I didn't see any thread for RI'ers.

So I figured I would start one......


----------



## Snowjam (Jan 1, 2009)

Wow. I know we aren't a large state, but I figured that there were more out there than this! Oh well. Gettin the plow next week. Taking WAY too long.


----------



## beatle78 (Nov 23, 2008)

hey Snowjam,

I was thinking the same thing, hahaha.

What did you get for a plow?


----------



## Snowjam (Jan 1, 2009)

Picked up a Snow Dogg Md75. They are installing it Monday. Hopefully I can get a picture up after it is done. Now, like everyone here, I need snow now! payup Where are you working out of?


----------



## beatle78 (Nov 23, 2008)

I do this part time. I have a few driveways in Smithfield.


----------



## erty67 (Jan 3, 2009)

just got my plow up and running, no accounts yet. Just trying to get snow to fall at the moment


----------



## Snowjam (Jan 1, 2009)

Give it a few hours.  Unfortunately for me, I have two more days to wait. :angry: Every time it snows I joke to my girlfriend, more "lost revenue"!


----------



## Acmemechanic (Aug 27, 2005)

We Have A Fleet Of 8 Trucks at Our Garage In East Providence.They were All On Boston Last Year and My Friend Had A Falling Out With Boston DPW. We Got Work For About Half Of Them ,The rest Sit Idle I Also Offer To Open The Garage 24 Hours During Storms For Emergency Repairs.Warren Ave Service Center 1 Waterman Ave East Providence RI 02914.My Cell Is 401-309-1074 Kurt


----------



## Snowjam (Jan 1, 2009)

I got my plow hooked up yesterday! Snow Dogg MD 75. Nice plow so far. I never even got to spend any time admiring it before I had to use it. But it is official. So I'm available...


----------



## erty67 (Jan 3, 2009)

Snowjam;723743 said:


> I got my plow hooked up yesterday! Snow Dogg MD 75. Nice plow so far. I never even got to spend any time admiring it before I had to use it. But it is official. So I'm available...


congrats! ...


----------



## beatle78 (Nov 23, 2008)

Snowjam;723743 said:


> I got my plow hooked up yesterday! Snow Dogg MD 75. Nice plow so far. I never even got to spend any time admiring it before I had to use it. But it is official. So I'm available...

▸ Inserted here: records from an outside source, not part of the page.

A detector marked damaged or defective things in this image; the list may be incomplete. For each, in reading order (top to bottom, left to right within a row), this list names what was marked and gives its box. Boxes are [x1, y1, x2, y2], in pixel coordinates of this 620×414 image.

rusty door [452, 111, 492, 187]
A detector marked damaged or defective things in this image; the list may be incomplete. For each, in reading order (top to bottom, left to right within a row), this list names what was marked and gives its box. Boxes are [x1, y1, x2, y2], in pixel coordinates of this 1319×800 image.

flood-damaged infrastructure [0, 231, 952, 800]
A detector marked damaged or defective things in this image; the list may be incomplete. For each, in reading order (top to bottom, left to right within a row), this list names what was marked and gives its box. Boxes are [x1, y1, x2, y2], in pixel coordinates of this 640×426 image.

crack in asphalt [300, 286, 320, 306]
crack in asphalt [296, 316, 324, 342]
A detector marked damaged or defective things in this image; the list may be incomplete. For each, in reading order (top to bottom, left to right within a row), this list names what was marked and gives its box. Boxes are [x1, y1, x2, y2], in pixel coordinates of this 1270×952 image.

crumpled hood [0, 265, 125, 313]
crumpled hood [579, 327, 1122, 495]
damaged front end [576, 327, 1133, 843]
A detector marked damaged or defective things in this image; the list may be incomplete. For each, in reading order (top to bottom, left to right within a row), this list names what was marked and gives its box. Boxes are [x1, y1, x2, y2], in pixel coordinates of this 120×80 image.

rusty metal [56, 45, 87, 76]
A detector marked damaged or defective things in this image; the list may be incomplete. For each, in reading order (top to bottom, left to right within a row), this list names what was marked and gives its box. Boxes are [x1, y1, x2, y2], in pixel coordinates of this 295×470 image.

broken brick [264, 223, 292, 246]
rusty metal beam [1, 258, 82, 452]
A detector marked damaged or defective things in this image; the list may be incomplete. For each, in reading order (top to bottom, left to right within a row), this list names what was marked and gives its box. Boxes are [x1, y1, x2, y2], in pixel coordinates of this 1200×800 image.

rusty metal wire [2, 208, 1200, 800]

nice, is that the one with down pressure?


----------



## Snowjam (Jan 1, 2009)

No down pressure. But stainless steel, so no paint or rust issues. Of course, now that I have it, no snow fore-casted for the next week. But, since I am going on vacation(booked before plow bought), I guess no snow this weekend isn't that bad. Just need it for Tuesday.


----------



## beatle78 (Nov 23, 2008)

stainless... nice!!!


----------